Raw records
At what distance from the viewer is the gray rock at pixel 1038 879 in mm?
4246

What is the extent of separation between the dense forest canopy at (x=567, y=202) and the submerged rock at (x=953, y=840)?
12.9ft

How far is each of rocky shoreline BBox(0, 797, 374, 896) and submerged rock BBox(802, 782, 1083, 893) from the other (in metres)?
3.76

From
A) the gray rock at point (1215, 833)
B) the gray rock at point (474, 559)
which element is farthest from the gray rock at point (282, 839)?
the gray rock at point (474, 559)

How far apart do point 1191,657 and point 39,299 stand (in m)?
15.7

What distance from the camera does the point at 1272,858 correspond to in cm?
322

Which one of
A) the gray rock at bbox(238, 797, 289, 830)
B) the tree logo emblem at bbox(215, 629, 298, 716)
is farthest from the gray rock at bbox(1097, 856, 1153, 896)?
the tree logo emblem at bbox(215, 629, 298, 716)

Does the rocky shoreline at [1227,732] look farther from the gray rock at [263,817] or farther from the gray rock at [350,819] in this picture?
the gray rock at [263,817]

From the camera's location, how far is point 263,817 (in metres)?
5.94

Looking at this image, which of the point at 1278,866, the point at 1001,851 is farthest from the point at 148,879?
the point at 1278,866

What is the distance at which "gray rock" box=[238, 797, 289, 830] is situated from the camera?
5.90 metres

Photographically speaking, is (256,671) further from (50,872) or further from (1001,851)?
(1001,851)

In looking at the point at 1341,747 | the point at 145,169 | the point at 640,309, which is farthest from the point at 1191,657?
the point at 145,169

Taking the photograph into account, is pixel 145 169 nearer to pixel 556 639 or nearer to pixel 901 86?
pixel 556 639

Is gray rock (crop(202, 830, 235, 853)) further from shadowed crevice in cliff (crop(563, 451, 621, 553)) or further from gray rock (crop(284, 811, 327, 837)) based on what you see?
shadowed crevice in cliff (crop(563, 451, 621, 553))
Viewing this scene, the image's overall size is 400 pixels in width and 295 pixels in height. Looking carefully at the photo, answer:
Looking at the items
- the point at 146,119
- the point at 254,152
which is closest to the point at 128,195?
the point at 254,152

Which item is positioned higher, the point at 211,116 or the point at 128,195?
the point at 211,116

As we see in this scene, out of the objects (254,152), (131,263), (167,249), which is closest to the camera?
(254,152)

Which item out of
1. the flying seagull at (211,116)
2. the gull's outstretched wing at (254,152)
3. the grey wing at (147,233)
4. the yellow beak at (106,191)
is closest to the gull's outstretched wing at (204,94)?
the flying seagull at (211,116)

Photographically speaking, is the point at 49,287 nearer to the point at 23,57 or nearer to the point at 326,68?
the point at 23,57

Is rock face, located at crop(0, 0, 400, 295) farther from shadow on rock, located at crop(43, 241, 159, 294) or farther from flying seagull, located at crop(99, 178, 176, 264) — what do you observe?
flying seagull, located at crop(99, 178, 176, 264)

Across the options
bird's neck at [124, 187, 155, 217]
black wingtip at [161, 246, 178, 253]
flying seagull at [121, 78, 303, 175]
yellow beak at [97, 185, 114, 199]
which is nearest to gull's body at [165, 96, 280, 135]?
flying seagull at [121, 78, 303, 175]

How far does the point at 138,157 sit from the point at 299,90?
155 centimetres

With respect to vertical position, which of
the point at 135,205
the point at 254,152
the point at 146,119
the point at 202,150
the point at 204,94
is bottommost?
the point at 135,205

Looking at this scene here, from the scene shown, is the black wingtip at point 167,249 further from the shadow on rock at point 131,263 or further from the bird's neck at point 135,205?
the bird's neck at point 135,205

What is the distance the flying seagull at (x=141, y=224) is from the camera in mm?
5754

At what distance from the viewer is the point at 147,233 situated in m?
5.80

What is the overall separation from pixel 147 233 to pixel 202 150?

__Exercise prompt__. Reproduce all of the entries above verbatim, with no changes.

__Solution for this exercise__.
At what distance from the viewer is the gray rock at pixel 1038 879 in mm?
4246

What is the extent of separation between the dense forest canopy at (x=567, y=202) and the submerged rock at (x=953, y=840)?
12.9ft

How far is each of rocky shoreline BBox(0, 797, 374, 896) and submerged rock BBox(802, 782, 1083, 893) from the other (in metres)?
3.76

From
A) the gray rock at point (1215, 833)
B) the gray rock at point (474, 559)
which element is farthest from the gray rock at point (282, 839)?
the gray rock at point (474, 559)

How far apart do point 1191,657 and point 39,299 stand (in m)?
15.7

What distance from the camera does the point at 1272,858 correspond to in cm?
322

Which one of
A) the gray rock at bbox(238, 797, 289, 830)
B) the tree logo emblem at bbox(215, 629, 298, 716)
is farthest from the gray rock at bbox(1097, 856, 1153, 896)?
the tree logo emblem at bbox(215, 629, 298, 716)

Does the rocky shoreline at [1227,732] look farther from the gray rock at [263,817] or farther from the gray rock at [350,819] in this picture?
the gray rock at [263,817]

From the camera's location, how far is point 263,817 (in metres)?
5.94

Looking at this image, which of the point at 1278,866, the point at 1001,851 is farthest from the point at 148,879?
the point at 1278,866

What is the distance at which "gray rock" box=[238, 797, 289, 830] is situated from the camera?
5.90 metres

Photographically speaking, is (256,671) further from (50,872) or further from (1001,851)?
(1001,851)

In looking at the point at 1341,747 | the point at 145,169 | the point at 640,309, which is farthest from the point at 1191,657?
the point at 145,169

Taking the photograph into account, is pixel 145 169 nearer to pixel 556 639 or nearer to pixel 901 86?
pixel 556 639

Is gray rock (crop(202, 830, 235, 853)) further from shadowed crevice in cliff (crop(563, 451, 621, 553)) or further from gray rock (crop(284, 811, 327, 837)) based on what you see?
shadowed crevice in cliff (crop(563, 451, 621, 553))
Viewing this scene, the image's overall size is 400 pixels in width and 295 pixels in height. Looking carefully at the photo, answer:
Looking at the items
- the point at 146,119
- the point at 254,152
which is closest to the point at 128,195?
the point at 254,152

Which item is positioned higher, the point at 211,116 or the point at 128,195?
the point at 211,116

As we see in this scene, out of the objects (254,152), (131,263), (167,249), which is closest to the camera?
(254,152)

Which item out of
1. the flying seagull at (211,116)
2. the gull's outstretched wing at (254,152)
3. the grey wing at (147,233)
4. the yellow beak at (106,191)
is closest to the gull's outstretched wing at (204,94)?
the flying seagull at (211,116)

Photographically speaking, is the point at 49,287 nearer to the point at 23,57 or nearer to the point at 326,68?
the point at 23,57

Is rock face, located at crop(0, 0, 400, 295) farther from shadow on rock, located at crop(43, 241, 159, 294) or farther from flying seagull, located at crop(99, 178, 176, 264) — what do you observe?
flying seagull, located at crop(99, 178, 176, 264)

Across the options
bird's neck at [124, 187, 155, 217]
black wingtip at [161, 246, 178, 253]
flying seagull at [121, 78, 303, 175]
yellow beak at [97, 185, 114, 199]
which is nearest to gull's body at [165, 96, 280, 135]?
flying seagull at [121, 78, 303, 175]

How far does the point at 138,157 sit from the point at 299,90?
155 centimetres

With respect to vertical position, which of
the point at 135,205
the point at 254,152
the point at 146,119
the point at 202,150
the point at 204,94
is bottommost?
the point at 135,205

Looking at this scene here, from the scene shown, is the black wingtip at point 167,249 further from the shadow on rock at point 131,263 or further from the bird's neck at point 135,205?
the bird's neck at point 135,205

What is the distance the flying seagull at (x=141, y=224) is from the camera in mm?
5754

At what distance from the viewer is the point at 147,233 situated in m?
5.80

What is the overall separation from pixel 147 233 to pixel 202 150?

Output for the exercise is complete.